> _SELECTED PASSAGE_
The basic PPW concept is to separate color and contrast moves almost completely. That concept works no matter how much time you have allotted to work on the image. As a rule, however, it’s faster than previous methods, and it can be made much faster.
The text’s emphasis on speed has been controversial with some readers, who say that they are willing to spend as long on their images as required. The criticism misses two points. First, my books are heavily read by professionals, who nowadays often have to process a lot of files on tight deadlines. What workflow to use when the average speed has to be five minutes an image, or three minutes, or one minutes is very relevant to them.
How to work fast is relevant to everyone, however, and this is the second issue. If you take more time considering each decision, probably you will make better decisions. However, my recommendation is that you not take this time, because you are better off hurrying up and then doing a second version (and a third, or a fourth, if you like) from scratch, then blending as appropriate. Doing so offers the possibility of huge gains, which making marginally better decisions in a single-pass approach doesn’t.
The PPW tools make it easy to overdo things. People commonly produce images that look vivid on the screen at the time, but on later consideration seem too loud. I therefore have always recommended having a conservative version in reserve, perhaps a copy of the original with all obvious defects removed. The idea is to use it, if needed, to tone down a version that you have, upon reconsideration, decided is too intense.
It’s even better to have an alternate version that isn’t so conservative. A version today is usually very different from one prepared tomorrow, because by then we’ll have forgotten the steps we took the day before. So both will be good, but good in different ways, and a profitable blend may be possible.
Currently my procedure is to assume that my second try at an image will be the winner. I force myself to make a first immediate try, two to three minutes on average. I draw a basic conclusion of how good it looks, and then set it aside as a resource. I don’t look at it again when I try for the second version, but I do recollect what my impression was. If the picture is important I will also do a third, very simple version: one-minute workflow, using things like Auto Tone if necessary. Finally, I look at various ways of blending the two images.
Those readers who’ve looked at my Chapter 2 video where I merged eight different versions of a swan know some of the options. Here’s another variation, from a recent ACT class. Like most of the exercises in such a class, this one is real-world, furnished by a serious amateur photographer using excellent equipment. The scene is Banff National Park in Alberta, Canada; the particular area is known as Vermilion Lakes, which should hint that the color of the water may be unexpected.

> _PROBLEMS TO SOLVE_
(1) Duplicate the part of the PPW passage that opens with the words containing "The text’s emphasis" and closes with "relevant to them.".
(2) According to the PPW passage, where is the Vermilion Lakes area?
The lines have nothing to do with the PPW passage.

> _DATASET CONTENT_
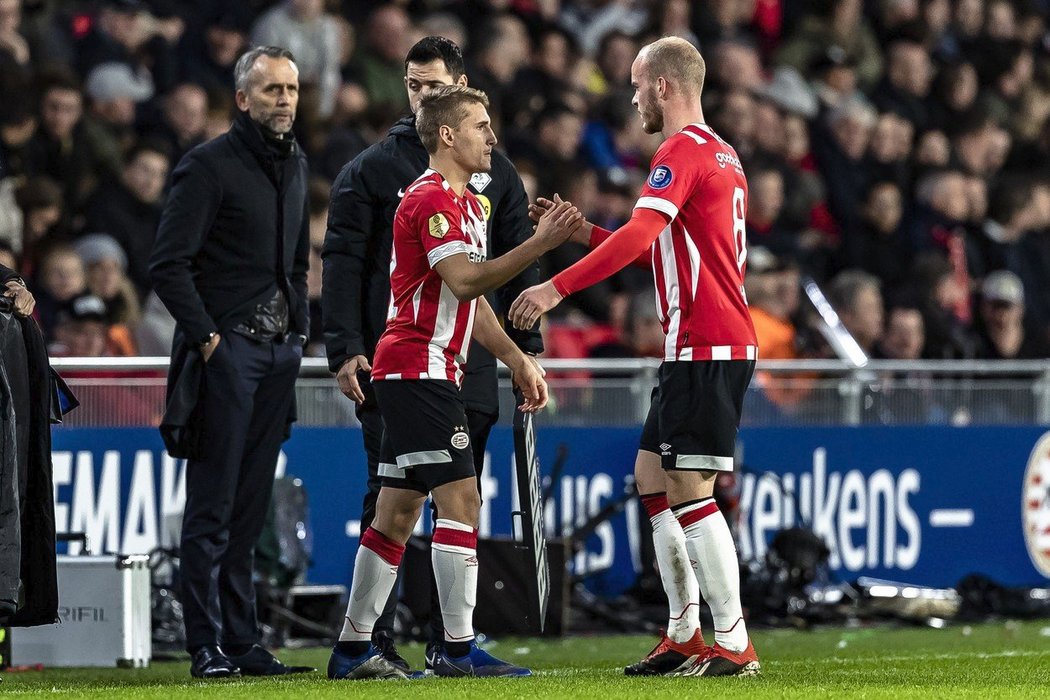 Michal Sadílek právě nastupuje k prvnímu ligovému zápasu za PSV Eindhoven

> _RESULTS OF THE TASKS_
(1)
The text’s emphasis on speed has been controversial with some readers, who say that they are willing to spend as long on their images as required. The criticism misses two points. First, my books are heavily read by professionals, who nowadays often have to process a lot of files on tight deadlines. What workflow to use when the average speed has to be five minutes an image, or three minutes, or one minutes is very relevant to them.

(2) Banff National Park in Alberta, Canada.